Thursday, December 9, 2010

Day 22

DAY 22: SOMETHING YOU WISH YOU HADN'T DONE IN YOUR LIFE

I mentioned in my Day 2 Post that I would re-live my life in a heartbeat- -all but one moment. I can honestly say that it is the only moment I wish had never happened. I hesitate to write about it, only because it may seem like I'm not letting go of the past. I've let go....I've moved on......but it's still there like a Cocklebur in my brain.

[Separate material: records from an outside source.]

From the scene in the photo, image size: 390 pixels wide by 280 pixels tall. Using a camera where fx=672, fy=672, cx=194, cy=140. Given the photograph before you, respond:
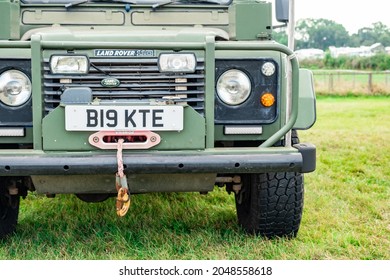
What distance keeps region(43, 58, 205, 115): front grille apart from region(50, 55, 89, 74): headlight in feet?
0.11

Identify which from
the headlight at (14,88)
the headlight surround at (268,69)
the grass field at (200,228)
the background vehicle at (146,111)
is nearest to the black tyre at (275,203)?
the grass field at (200,228)

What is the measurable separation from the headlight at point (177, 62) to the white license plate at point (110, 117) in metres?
0.23

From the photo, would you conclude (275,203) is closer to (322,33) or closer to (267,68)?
(267,68)

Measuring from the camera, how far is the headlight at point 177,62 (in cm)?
347

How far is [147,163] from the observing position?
11.0ft

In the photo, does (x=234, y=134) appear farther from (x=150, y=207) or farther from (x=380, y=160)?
(x=380, y=160)

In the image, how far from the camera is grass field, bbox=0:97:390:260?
13.0 feet

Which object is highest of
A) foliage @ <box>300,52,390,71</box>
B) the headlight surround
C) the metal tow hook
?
foliage @ <box>300,52,390,71</box>

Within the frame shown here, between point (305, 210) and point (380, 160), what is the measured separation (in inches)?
107

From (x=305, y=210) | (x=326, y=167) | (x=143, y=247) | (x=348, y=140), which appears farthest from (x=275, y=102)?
(x=348, y=140)

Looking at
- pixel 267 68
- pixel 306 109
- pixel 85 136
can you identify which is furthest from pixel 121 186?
pixel 306 109

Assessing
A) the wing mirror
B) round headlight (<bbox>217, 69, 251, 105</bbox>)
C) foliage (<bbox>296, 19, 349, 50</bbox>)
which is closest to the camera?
round headlight (<bbox>217, 69, 251, 105</bbox>)

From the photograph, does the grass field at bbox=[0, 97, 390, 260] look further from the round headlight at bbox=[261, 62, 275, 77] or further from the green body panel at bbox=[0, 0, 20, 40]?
the green body panel at bbox=[0, 0, 20, 40]

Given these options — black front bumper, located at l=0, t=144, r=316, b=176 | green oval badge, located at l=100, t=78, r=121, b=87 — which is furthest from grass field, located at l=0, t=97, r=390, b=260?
green oval badge, located at l=100, t=78, r=121, b=87
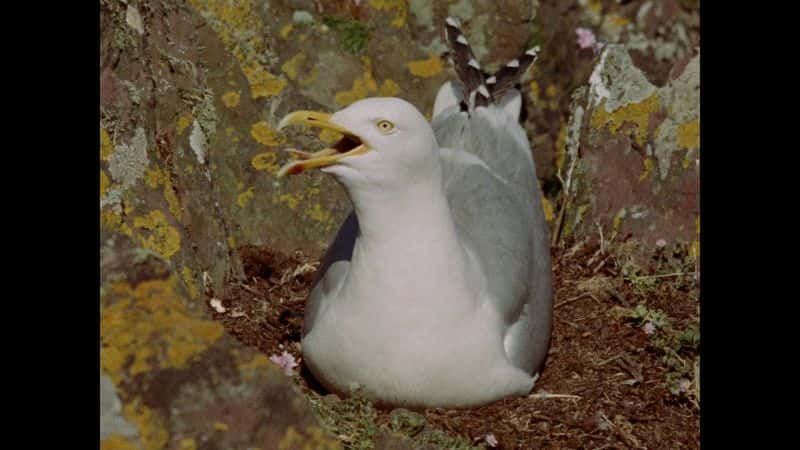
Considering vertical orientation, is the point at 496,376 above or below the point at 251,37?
below

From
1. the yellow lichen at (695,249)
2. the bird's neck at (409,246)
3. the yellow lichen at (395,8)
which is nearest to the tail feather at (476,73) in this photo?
the yellow lichen at (395,8)

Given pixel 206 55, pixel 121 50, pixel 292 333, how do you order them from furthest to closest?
pixel 206 55 < pixel 292 333 < pixel 121 50

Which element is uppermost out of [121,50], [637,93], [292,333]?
[121,50]

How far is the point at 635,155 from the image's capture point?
6598 millimetres

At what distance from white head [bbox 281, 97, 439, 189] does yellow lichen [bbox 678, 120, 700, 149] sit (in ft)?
7.68

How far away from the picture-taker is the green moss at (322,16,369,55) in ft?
22.7

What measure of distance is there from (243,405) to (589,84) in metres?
4.10

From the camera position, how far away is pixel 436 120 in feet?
21.2

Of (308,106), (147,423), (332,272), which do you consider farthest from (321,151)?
(308,106)

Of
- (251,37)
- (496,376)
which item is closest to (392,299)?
(496,376)

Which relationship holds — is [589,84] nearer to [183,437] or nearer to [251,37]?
[251,37]

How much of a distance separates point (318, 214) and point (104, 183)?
1854 millimetres

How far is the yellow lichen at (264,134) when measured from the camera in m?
6.45

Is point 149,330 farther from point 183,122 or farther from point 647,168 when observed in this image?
point 647,168
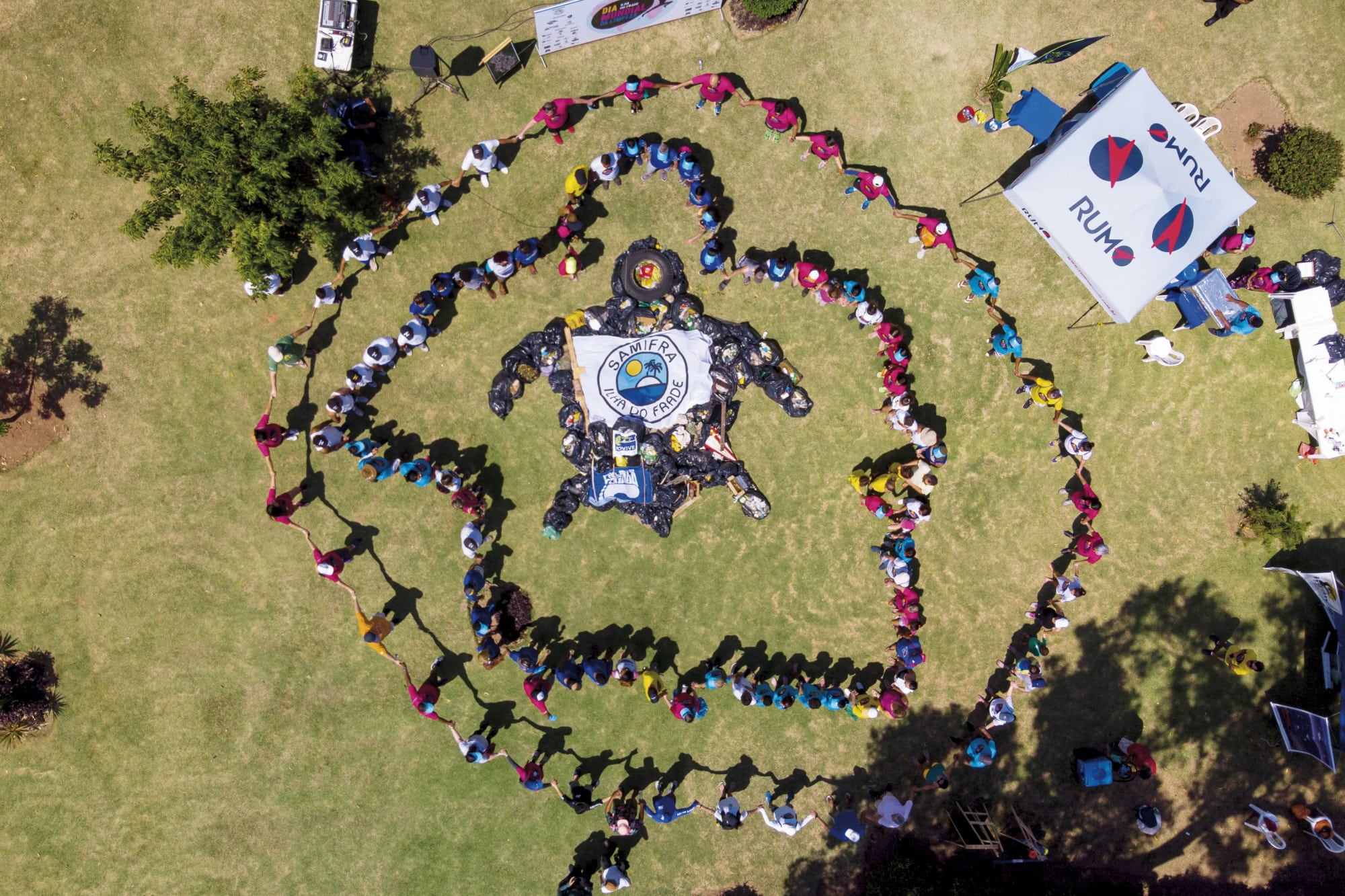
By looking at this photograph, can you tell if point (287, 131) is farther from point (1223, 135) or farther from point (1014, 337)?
point (1223, 135)

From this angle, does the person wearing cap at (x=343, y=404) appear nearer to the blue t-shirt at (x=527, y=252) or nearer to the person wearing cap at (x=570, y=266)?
the blue t-shirt at (x=527, y=252)

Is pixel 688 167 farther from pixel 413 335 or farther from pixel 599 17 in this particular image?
pixel 413 335

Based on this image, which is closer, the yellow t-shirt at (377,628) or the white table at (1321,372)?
the yellow t-shirt at (377,628)

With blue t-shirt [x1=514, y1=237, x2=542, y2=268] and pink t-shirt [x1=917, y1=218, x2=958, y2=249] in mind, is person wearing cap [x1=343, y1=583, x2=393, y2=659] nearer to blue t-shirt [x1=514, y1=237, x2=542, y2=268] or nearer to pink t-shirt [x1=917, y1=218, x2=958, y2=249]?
blue t-shirt [x1=514, y1=237, x2=542, y2=268]

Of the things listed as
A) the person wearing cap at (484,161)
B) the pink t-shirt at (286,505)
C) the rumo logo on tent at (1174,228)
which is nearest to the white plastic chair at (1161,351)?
the rumo logo on tent at (1174,228)

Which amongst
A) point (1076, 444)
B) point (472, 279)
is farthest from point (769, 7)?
point (1076, 444)

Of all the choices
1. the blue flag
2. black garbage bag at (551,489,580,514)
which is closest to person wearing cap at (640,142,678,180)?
black garbage bag at (551,489,580,514)
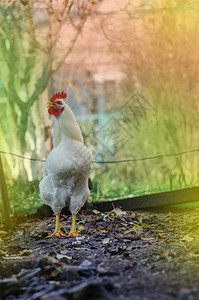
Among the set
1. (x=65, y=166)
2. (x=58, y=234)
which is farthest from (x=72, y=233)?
(x=65, y=166)

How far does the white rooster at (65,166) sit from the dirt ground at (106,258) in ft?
0.97

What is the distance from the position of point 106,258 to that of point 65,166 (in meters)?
0.85

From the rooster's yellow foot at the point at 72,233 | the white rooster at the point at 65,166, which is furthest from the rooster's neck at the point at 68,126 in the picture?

It was the night before my high school graduation. I was dating a guy- -let's call him Frank (as a matter of confidentiality.) So, I had been dating Frank for a while. We had a really fun time- -he was a great boyfriend. Everything you would want a boyfriend to be, actually- -one of my favorites to this day. He wasn't at my house the night before graduation, but 2 of my other guy friends were. Let's call them Karl and David. Both were two of my best high school friends (David was actually a previous boyfriend as well), so they came to my house to write more than a short entry in my yearbook. I hung out with Karl while David wrote, and when David finished he and I hung out while Karl wrote. While David and I hung out, I went to my room to do something real quick and David soon followed. We chatted while I did (whatever I was doing-I don't remember) and it was no big deal. But somehow, David got closer....and closer.....and eventually closed in and kissed me. I was surprised, and I didn't want him to kiss me, but
I didn't stop him
either.

The following morning, the last day of school, a bunch of us sluffed to go to the lake (last day of school tradition.) I picked Frank up and we met everyone at Bottle Hollow. We all did our thing and had a good time and then everyone left and I took Frank home. When we got back to his house, I told him what happened with David the night before. I will never forget his face. His dismay. His hurt. Running it through my mind again as I type breaks my heart. I still can't believe I did that to him. That moment was by far the lowest moment of my life.

And yet, somehow, we talked it through.....he accepted my apology......and he still came to my graduation (he was younger) that night with roses in hand. We tried to make it work and we tried to forget- -but within a few months we grew apart. And that's OK. It wouldn't have worked out in the long run anyway....but I will always wonder what could have been if I hadn't done what I did.

In hindsight, what do I wish I had done? I wish I had stopped him. I wish I had pushed him away and asked what he was doing. He knew my lips weren't his to touch.

My friendship lasted with David, but I don't know if he realizes what a toll that night took on my trust in and respect for him. It highly affected decisions I made about him later in my life. A relationship is nothing without trust and respect.

So there it is. The one thing I wish I hadn't done in my life. It will always be there- -that Cocklebur in my brain.

1 comment:

  1. OHhh Dani I hate make believe names now I'm wondering who, I have a pretty good idea who one was but not the other 2!!! OMG that seems so long ago!!!